## Data shown
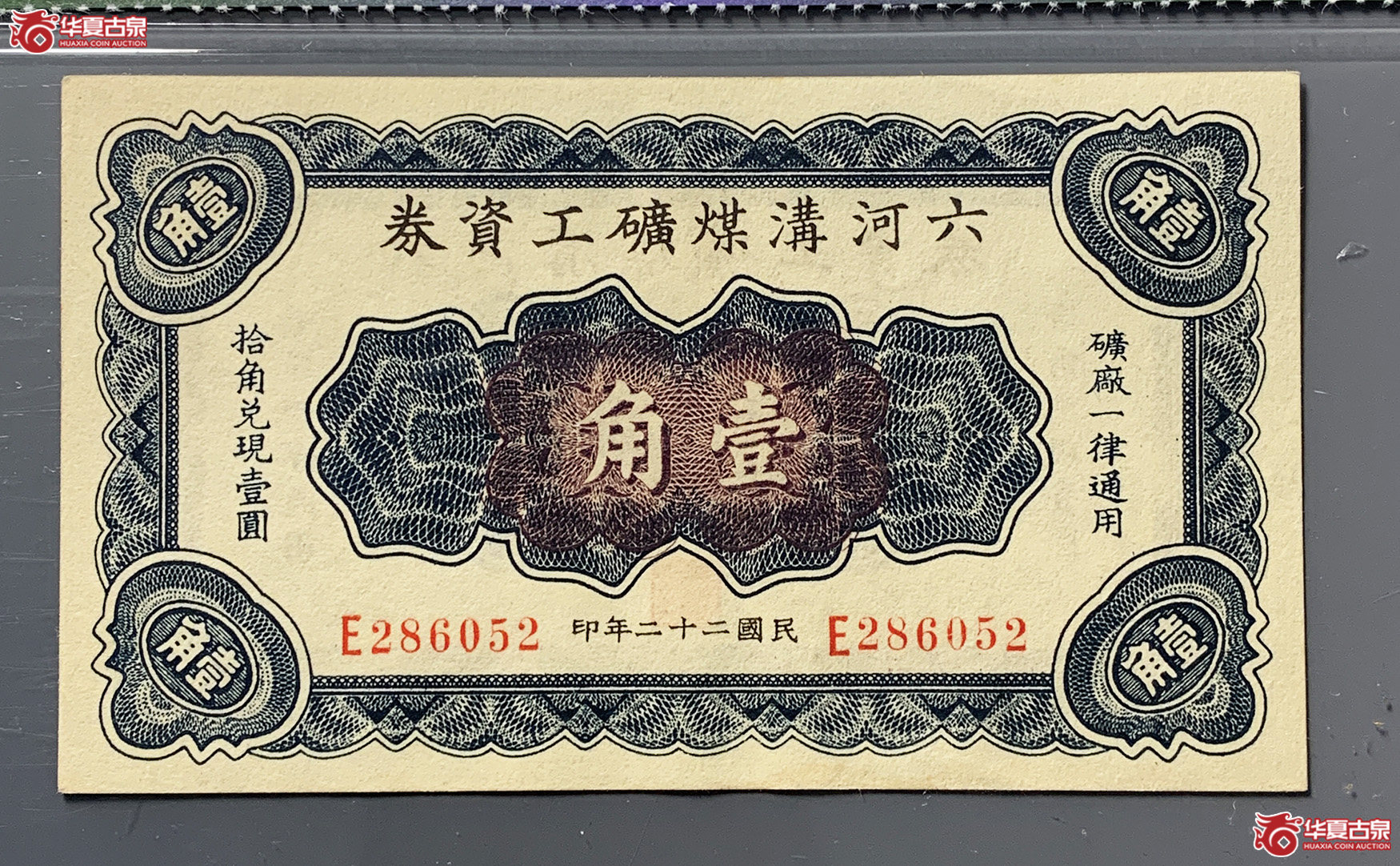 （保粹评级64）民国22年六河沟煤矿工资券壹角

...

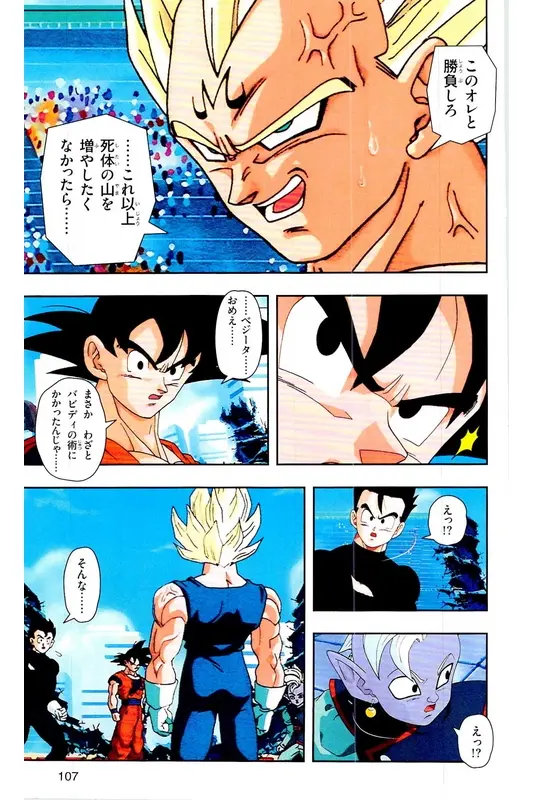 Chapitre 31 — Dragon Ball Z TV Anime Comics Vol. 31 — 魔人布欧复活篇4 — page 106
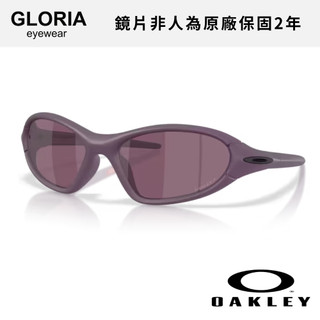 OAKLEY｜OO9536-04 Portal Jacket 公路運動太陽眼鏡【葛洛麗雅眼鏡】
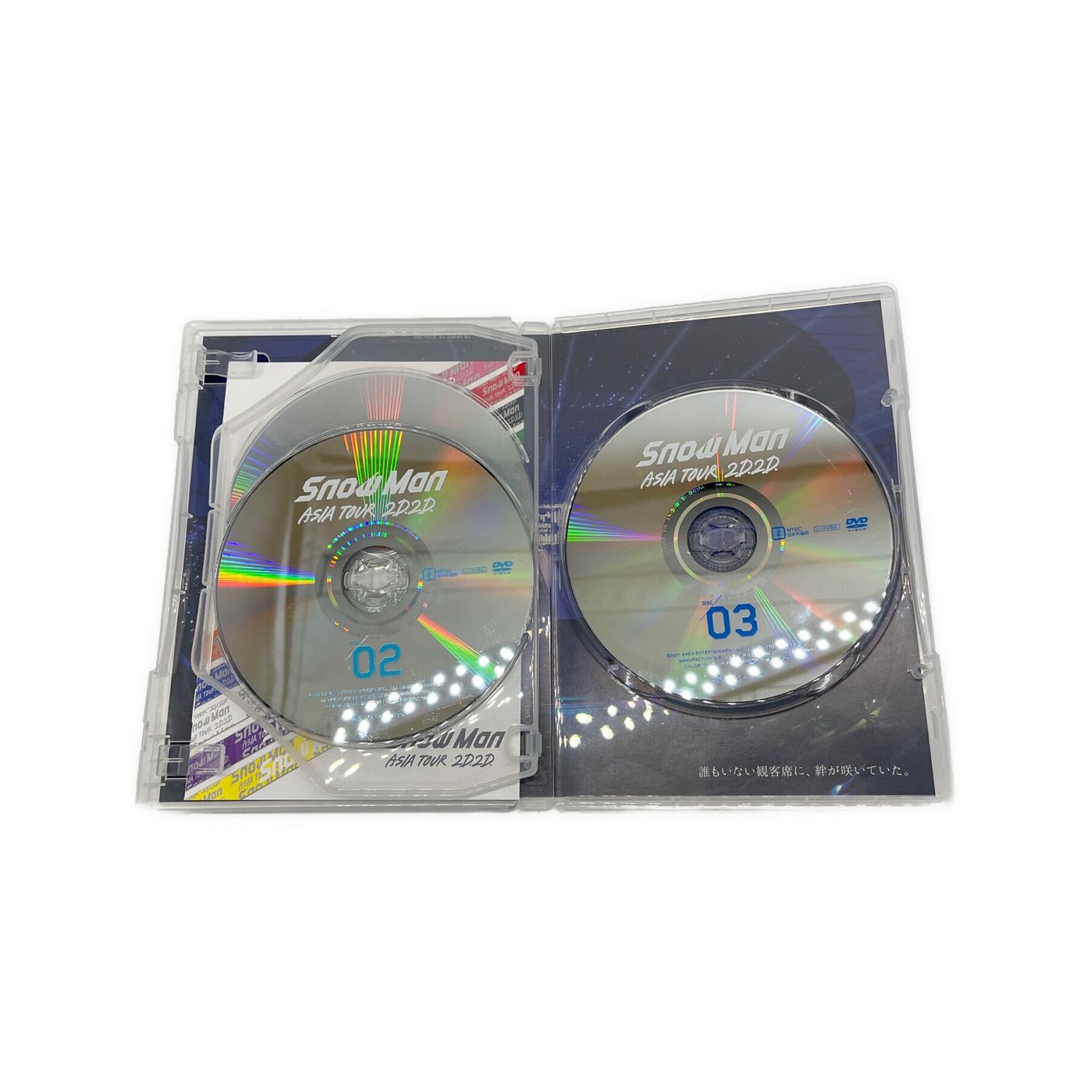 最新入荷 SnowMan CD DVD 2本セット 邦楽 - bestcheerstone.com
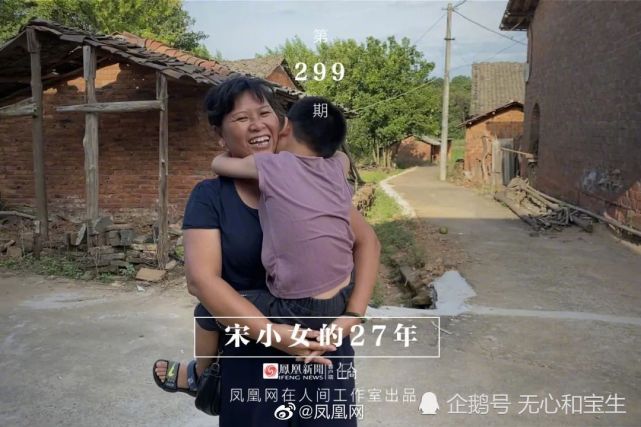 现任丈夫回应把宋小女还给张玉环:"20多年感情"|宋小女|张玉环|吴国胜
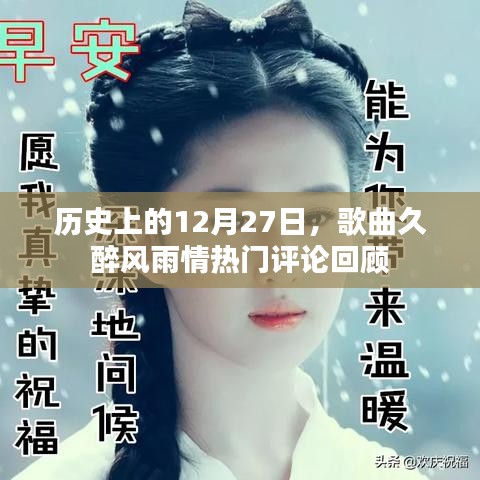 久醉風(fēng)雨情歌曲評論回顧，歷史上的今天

## Task statement
Above are the records; return the lines in them from the one with "Chapitre 31 —" to the one with "久醉風(fēng)雨情歌曲評論回顧，歷史上的今天", inclusive, exactly and without images.

## Exercise result
 Chapitre 31 — Dragon Ball Z TV Anime Comics Vol. 31 — 魔人布欧复活篇4 — page 106
 OAKLEY｜OO9536-04 Portal Jacket 公路運動太陽眼鏡【葛洛麗雅眼鏡】
 最新入荷 SnowMan CD DVD 2本セット 邦楽 - bestcheerstone.com
 现任丈夫回应把宋小女还给张玉环:"20多年感情"|宋小女|张玉环|吴国胜
 久醉風(fēng)雨情歌曲評論回顧，歷史上的今天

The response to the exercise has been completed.